The ten thousand values subtracted are 70000, 40000, 20000, and 10000. In the 24-bit case, once it's eliminated 70000, the number could still be 69999 ($01116F). If it jumped to the 16-bit code immediately, the still non-zero most significant byte would be ignored, making the value look like 4463. Of course I had the benefit of the validator, so I could just adjust the overlap until it worked, then figure out why.
Oh yeah, forgot about that.
To be fair, I never would have actually seen the 256-299 case, since my score and timer all go by multiples of 50; as for the 65536-69999 case, I just wasn't patient enough to try large enough values.

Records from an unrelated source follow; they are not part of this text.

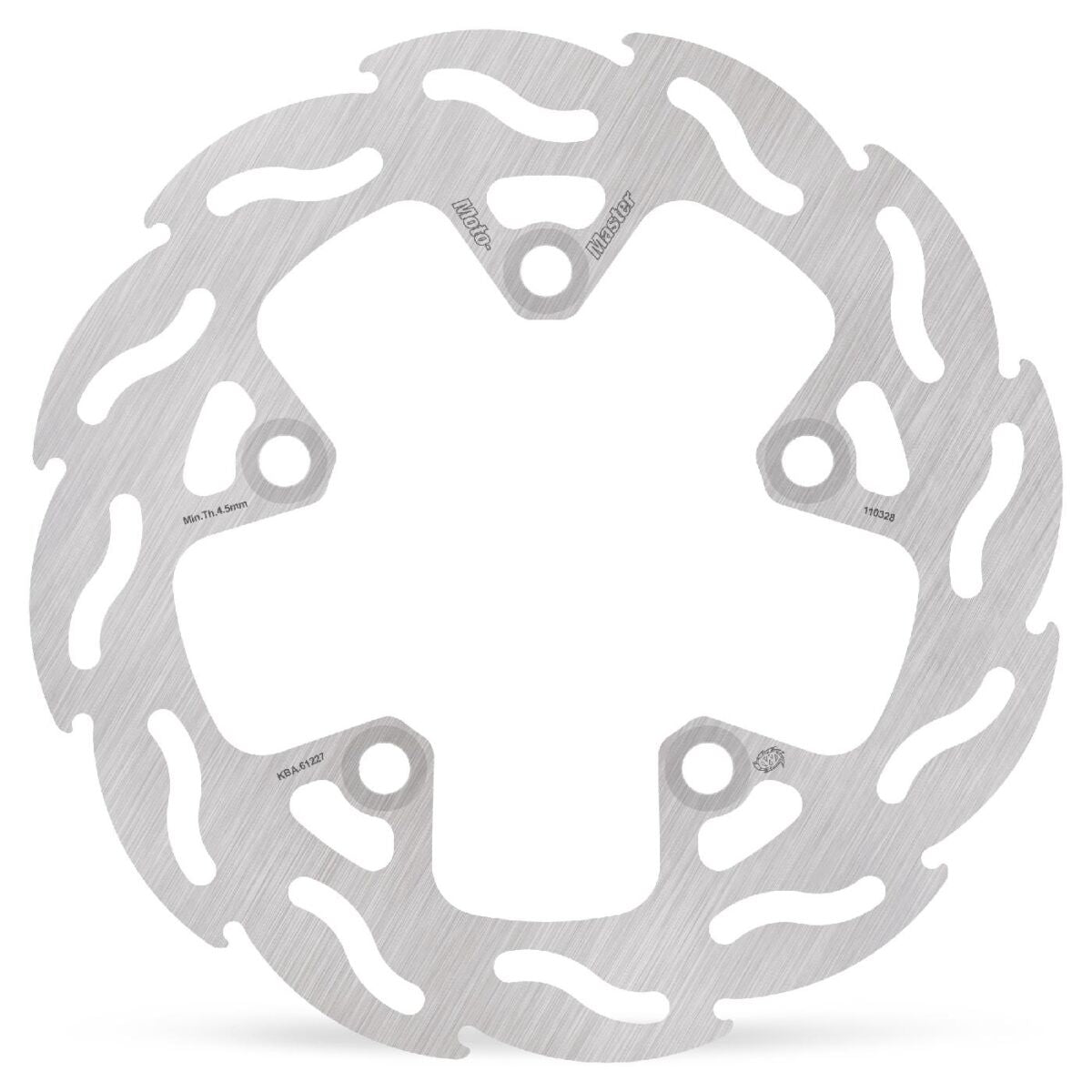 BRAKE DISC FLAME REAR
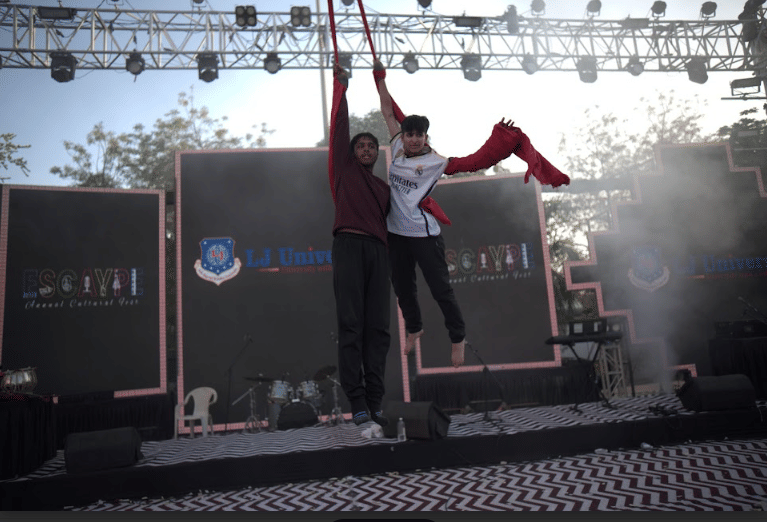 L J Institute of Media and Communications Ahmedabad Escaype 2025 photo 35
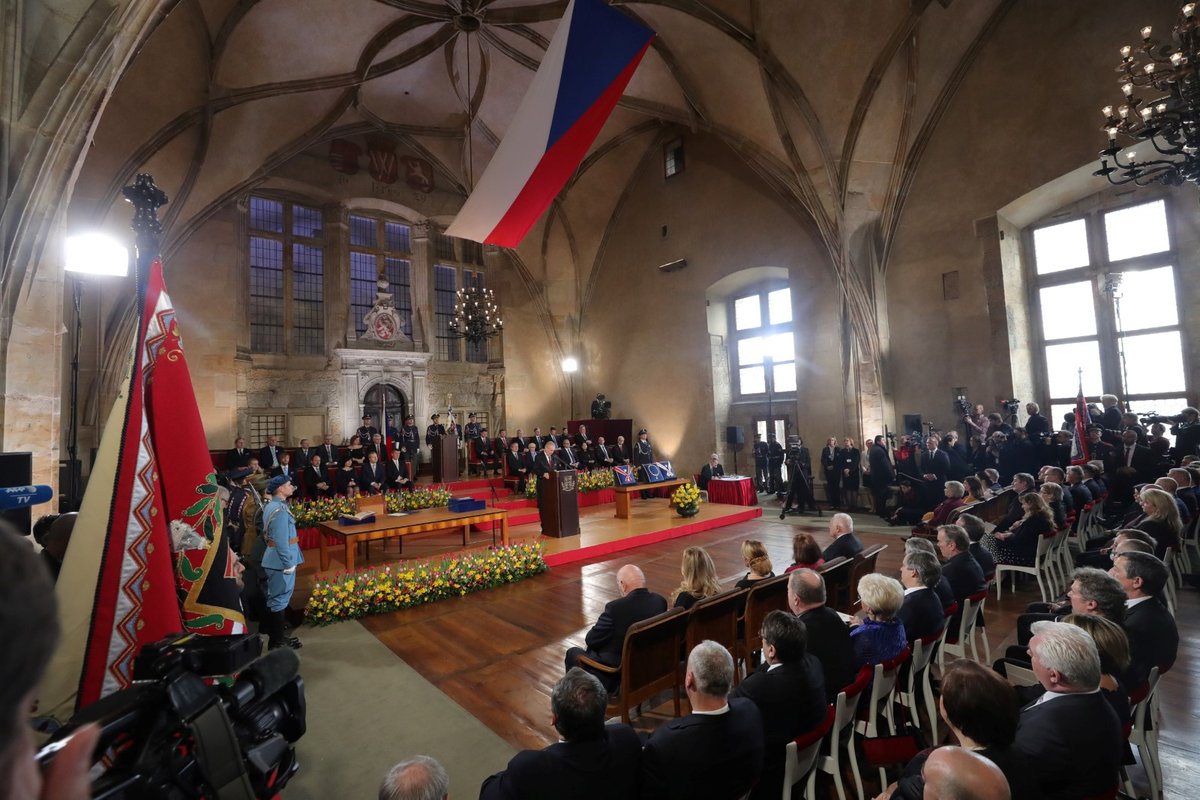 Inaugurace Miloše Zemana (8. 3. 2018)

Come to think of it, it would probably be worth it to just divide the score and bonus timer by 10 internally and just pad them with an extra 0.
** BUMP **
Was looking for this lib, but the links are all dead. Specifically I'm looking for the one previously at this link:
it's now http://h1.ripway.com/blargg/temp/to_decimal_asm.zip
which was the 2nd link in blargg's post here:
http://nesdev.com/bbs/viewtopi ... 7351#17351
If someone has this, could they re-link it somewhere? Or if it exists somewhere else, could someone give a link?
Thanks!
For any old links of mine, try replacing "www.io.com/~greens" with "h1.ripway.com/blargg". So this one becomes
http://h1.ripway.com/blargg/temp/to_decimal_asm.zip
I was mainly interested in using this to display a kind of coordinate thing up top in my game. I used the one for 2 digits and it works fine for me, so thanks. No more hex output!
I just revised my Bin to Dec routines, and I thought I'd post them up if anyone is interested:
http://www.freewebs.com/the_bott/BinToDec.asm
The major con to this is that it compiles to 1000 (exactly) bytes, but it's the same speed every time, no matter what the number is:
8 bits: 118 cycles
16 bits: 263 cycles
24 bits: 475 cycles
I like those speeds quite a bit, but it's true it's quite space-hogging (it's not a big deal for me though).
One could take out the 24 bit routine (and the tables it uses) to cut it all down to roughly 700 bytes (maybe less), or one could even cut the 8 bit routine out if it didn't seem worthwhile.
For anyone who hasn't been following the thread since 3 years ago, my method revolves around the fact that a value like $3A5D is the equivalent to $3000 + $A00 + $50 + $D. It uses tables of pre-calculated hex to decimal values for each hex digit place. So one of the tables contains the pre-converted decimal value for $0000, $1000, $2000, $3000, ... $E000, and $F000, while another contains the values for $000, $100, $200, $300 ... $E00, and $F00, etc. It simulates pen-and-paper decimal addition using the data from these tables, and returns each decimal digit in a ZP variable. It uses 11 bytes of zero page, also. So all you have to do is put the hex values in Hex0, Hex1, and Hex2 (just the first for 8 bits, the first 2 for 16, and all for 24 bit conversion), and it returns the values in DecOnes, DecTens, DecHundreds, DecThousands, DecTenThousands, DecHundredThousands, DecMillions, and DecTenMillions (obviously depending on the bit width of the hex value).
Just thought I'd post for anyone who's interested.